In the third stanza, the speaker turns from describing his environment to wondering what could possibly impact it. What force, or “sudden shock” would be able to rid the world of the motionless “cold” and “dead” which hangs in the sky?
He knows there has to be some “spark” that turns winter into spring, as it happens every year—but it seems so implausible.
He continues to question, asking what could cause the sky to open, rain to fall, and the first “torrents” of water to fill the rivers? This would aid all the plants beneath the soil in their quest to bloom. One of these plants a “small crocus” is mentioned specifically. This allows the viewer a more detailed image of what the speaker’s world could be. The flower is personal to him in some way and he is looking forward to seeing it this year.

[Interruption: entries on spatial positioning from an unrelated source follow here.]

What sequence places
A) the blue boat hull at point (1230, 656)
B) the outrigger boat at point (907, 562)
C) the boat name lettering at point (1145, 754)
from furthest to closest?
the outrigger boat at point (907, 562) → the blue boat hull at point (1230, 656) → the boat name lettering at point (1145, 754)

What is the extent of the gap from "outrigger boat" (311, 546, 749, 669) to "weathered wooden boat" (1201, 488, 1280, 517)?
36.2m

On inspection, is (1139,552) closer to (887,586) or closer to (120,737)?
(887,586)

It is also at this point the tone of the poem changes. What was once mournful becomes hopeful. There is a way out of the winter, one just has to wait for it to show itself.
Stanza Four
The earth will turn and spin and fairly soar,
that couldn’t move a tortoise-foot before —
and planets permeate the atmosphere
till misery depart and mystery clear! —
In the second to last stanza the speaker continues to marvel at the change he knows will eventually come to his world. He can imagine that sometime (hopefully) in the near future, the “earth will turn and spin and fairly soar.” The “spark,” whatever that may be, will have set the world in motion once more in a way that seemed unimaginable.
In the Earth’s current state, as the speaker is experiencing it, there is not enough power to slowly move one foot. But all of a sudden, that will change. The atmosphere will be “permeate[d]” and all misery will “depart” and the deep “mystery” of winter will “clear.”
Stanza Five
And yet, so insignificant a hearse? —
who gave it the endurance so to brave
such elements? — shove winter down a grave? —
and then lead on again the universe?
In the final stanza the speaker returns to the idea of responsibility, and how it is that such a great weight is lifted so easily. He remarks on the “insignificant…hearse” which has carried the winter away and once more asks, who controls all of this? What power created the “spark” and gave it the “endurance” to face the elements so bravely?
In the last lines, he speaks on the fact that this unseen force has been able to “shove winter down a grave,” until the next year comes. He seems unable to believe that it could really happen and that the “universe” could be moving forward once more.